_SOURCE DOCUMENT_
Banks, retailers warn customers of data breach
Bob Moon: Do you do business with any of these companies: Capital One, Citibank, Marriott, the Home Shopping Network, Walgreens or TiVo? Check your inbox today, and there's likely to be an apology, along with a warning, that your email address may have been compromised.
A big marketing firm that works with those brands -- and many more -- has had its data breached. Cyber thieves stole possibly millions of email addresses. Now, we're not talking about bank account information or credit card numbers. But Marketplace's Stacey Vanek Smith explains why this is still such a big deal.
Stacey Vanek Smith: Usually, email addresses aren't worth the time it takes to steal them.
Brian Krebs: Email addresses are very cheap. Last time I checked, you can buy a million of them for about $20.
That's online security expert Brian Krebs. But he says these email addresses are special, because they're linked to companies, so cyber thieves know that a certain email address is a customer of Best Buy or JPMorgan Chase. That makes it possible to launch a more sophisticated type of scam, where cyber thieves imitate a trusted site, like your bank, and get you to give up information.

_EXERCISE_
According to the data breach report, roughly how much does a million email addresses cost? The listing below isn't needed for anything here.

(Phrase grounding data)
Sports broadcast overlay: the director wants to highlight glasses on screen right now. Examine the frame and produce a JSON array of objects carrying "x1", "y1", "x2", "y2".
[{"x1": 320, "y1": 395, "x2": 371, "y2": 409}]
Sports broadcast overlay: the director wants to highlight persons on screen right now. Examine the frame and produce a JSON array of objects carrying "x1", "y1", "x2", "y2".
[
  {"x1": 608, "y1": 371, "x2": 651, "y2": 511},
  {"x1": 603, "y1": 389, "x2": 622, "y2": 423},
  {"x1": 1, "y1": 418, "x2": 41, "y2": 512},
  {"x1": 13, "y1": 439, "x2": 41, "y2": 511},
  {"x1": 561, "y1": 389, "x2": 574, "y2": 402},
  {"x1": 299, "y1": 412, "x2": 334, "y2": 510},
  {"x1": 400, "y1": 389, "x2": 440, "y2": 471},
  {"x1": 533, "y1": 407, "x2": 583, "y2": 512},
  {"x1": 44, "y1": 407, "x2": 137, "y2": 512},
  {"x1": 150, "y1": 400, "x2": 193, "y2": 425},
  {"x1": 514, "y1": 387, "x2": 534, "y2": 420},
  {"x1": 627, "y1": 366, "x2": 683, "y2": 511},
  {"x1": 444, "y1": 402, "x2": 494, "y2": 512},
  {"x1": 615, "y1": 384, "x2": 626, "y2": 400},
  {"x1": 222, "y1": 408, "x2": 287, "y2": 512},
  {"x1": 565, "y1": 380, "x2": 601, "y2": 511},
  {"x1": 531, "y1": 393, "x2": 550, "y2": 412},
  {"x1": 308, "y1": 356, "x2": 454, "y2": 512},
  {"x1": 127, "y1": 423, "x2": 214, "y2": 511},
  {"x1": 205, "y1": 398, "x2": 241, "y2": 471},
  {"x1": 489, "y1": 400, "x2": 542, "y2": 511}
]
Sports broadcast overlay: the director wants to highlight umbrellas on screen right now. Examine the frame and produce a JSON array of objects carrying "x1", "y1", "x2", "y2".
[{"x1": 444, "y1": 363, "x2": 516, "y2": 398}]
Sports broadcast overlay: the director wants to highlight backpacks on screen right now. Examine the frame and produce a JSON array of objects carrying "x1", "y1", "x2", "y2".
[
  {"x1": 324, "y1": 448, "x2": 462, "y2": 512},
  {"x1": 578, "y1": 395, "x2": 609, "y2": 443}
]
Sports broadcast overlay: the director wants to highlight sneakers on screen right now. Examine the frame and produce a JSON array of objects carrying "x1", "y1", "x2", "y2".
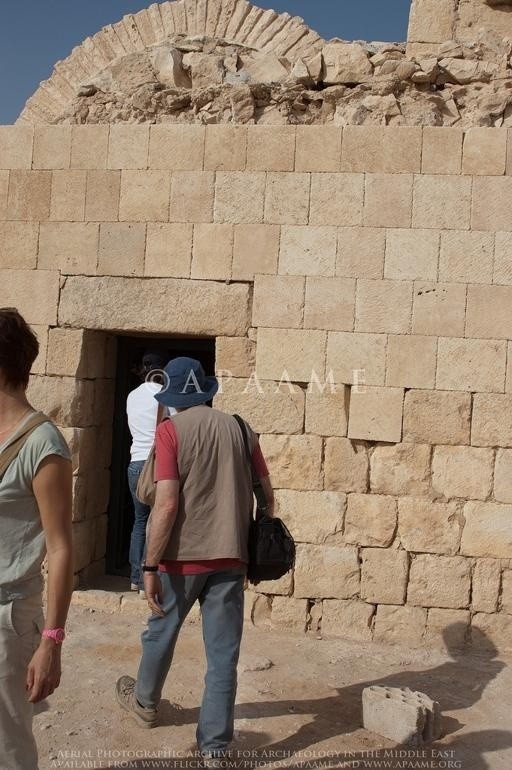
[
  {"x1": 117, "y1": 676, "x2": 158, "y2": 729},
  {"x1": 203, "y1": 752, "x2": 225, "y2": 768}
]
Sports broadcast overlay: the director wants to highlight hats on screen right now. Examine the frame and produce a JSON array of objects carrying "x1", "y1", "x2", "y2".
[{"x1": 154, "y1": 356, "x2": 218, "y2": 407}]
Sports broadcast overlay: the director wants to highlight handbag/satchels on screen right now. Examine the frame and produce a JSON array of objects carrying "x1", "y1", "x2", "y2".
[
  {"x1": 135, "y1": 445, "x2": 159, "y2": 505},
  {"x1": 248, "y1": 517, "x2": 296, "y2": 581}
]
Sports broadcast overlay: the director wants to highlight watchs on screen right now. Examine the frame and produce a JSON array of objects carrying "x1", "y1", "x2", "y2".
[
  {"x1": 140, "y1": 560, "x2": 158, "y2": 574},
  {"x1": 43, "y1": 628, "x2": 65, "y2": 645}
]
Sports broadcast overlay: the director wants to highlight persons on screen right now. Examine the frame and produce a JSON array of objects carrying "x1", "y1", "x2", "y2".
[
  {"x1": 0, "y1": 306, "x2": 74, "y2": 770},
  {"x1": 114, "y1": 356, "x2": 274, "y2": 769},
  {"x1": 126, "y1": 353, "x2": 178, "y2": 601}
]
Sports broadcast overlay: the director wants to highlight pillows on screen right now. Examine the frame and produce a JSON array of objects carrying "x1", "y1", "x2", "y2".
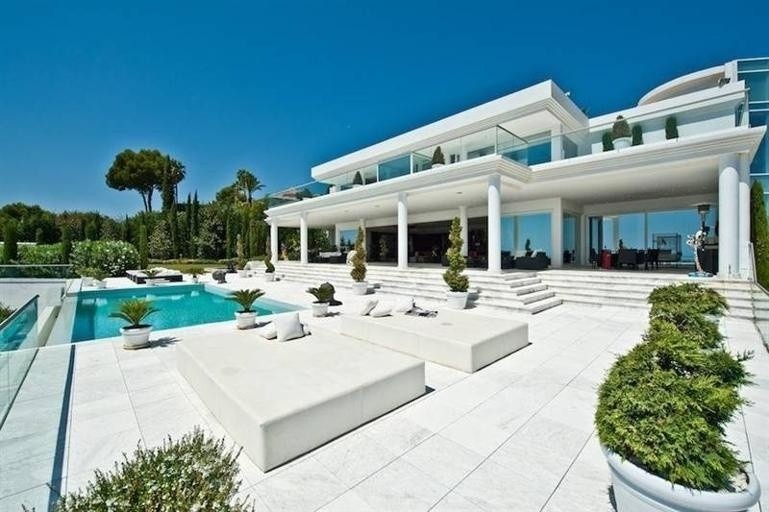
[
  {"x1": 271, "y1": 312, "x2": 305, "y2": 342},
  {"x1": 368, "y1": 304, "x2": 392, "y2": 317},
  {"x1": 257, "y1": 322, "x2": 278, "y2": 339},
  {"x1": 359, "y1": 298, "x2": 377, "y2": 317}
]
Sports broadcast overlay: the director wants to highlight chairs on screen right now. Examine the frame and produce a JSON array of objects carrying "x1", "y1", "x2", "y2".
[
  {"x1": 588, "y1": 243, "x2": 683, "y2": 270},
  {"x1": 301, "y1": 243, "x2": 349, "y2": 264},
  {"x1": 407, "y1": 247, "x2": 550, "y2": 271}
]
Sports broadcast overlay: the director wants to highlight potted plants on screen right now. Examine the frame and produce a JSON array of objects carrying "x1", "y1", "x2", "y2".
[
  {"x1": 90, "y1": 263, "x2": 111, "y2": 289},
  {"x1": 349, "y1": 225, "x2": 369, "y2": 295},
  {"x1": 188, "y1": 263, "x2": 205, "y2": 283},
  {"x1": 237, "y1": 258, "x2": 249, "y2": 278},
  {"x1": 139, "y1": 263, "x2": 163, "y2": 286},
  {"x1": 218, "y1": 258, "x2": 240, "y2": 282},
  {"x1": 352, "y1": 172, "x2": 363, "y2": 189},
  {"x1": 224, "y1": 286, "x2": 267, "y2": 328},
  {"x1": 431, "y1": 146, "x2": 446, "y2": 168},
  {"x1": 263, "y1": 253, "x2": 277, "y2": 282},
  {"x1": 105, "y1": 295, "x2": 162, "y2": 350},
  {"x1": 594, "y1": 313, "x2": 761, "y2": 511},
  {"x1": 74, "y1": 266, "x2": 94, "y2": 286},
  {"x1": 611, "y1": 116, "x2": 633, "y2": 149},
  {"x1": 442, "y1": 216, "x2": 470, "y2": 310},
  {"x1": 305, "y1": 283, "x2": 336, "y2": 318}
]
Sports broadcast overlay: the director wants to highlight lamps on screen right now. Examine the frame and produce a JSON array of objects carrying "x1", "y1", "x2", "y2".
[{"x1": 687, "y1": 203, "x2": 719, "y2": 279}]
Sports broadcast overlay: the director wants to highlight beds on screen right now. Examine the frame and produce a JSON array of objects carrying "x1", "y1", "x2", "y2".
[
  {"x1": 176, "y1": 322, "x2": 427, "y2": 471},
  {"x1": 124, "y1": 266, "x2": 183, "y2": 285},
  {"x1": 341, "y1": 303, "x2": 528, "y2": 373}
]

_ANSWER TO THIS EXERCISE_
About $20.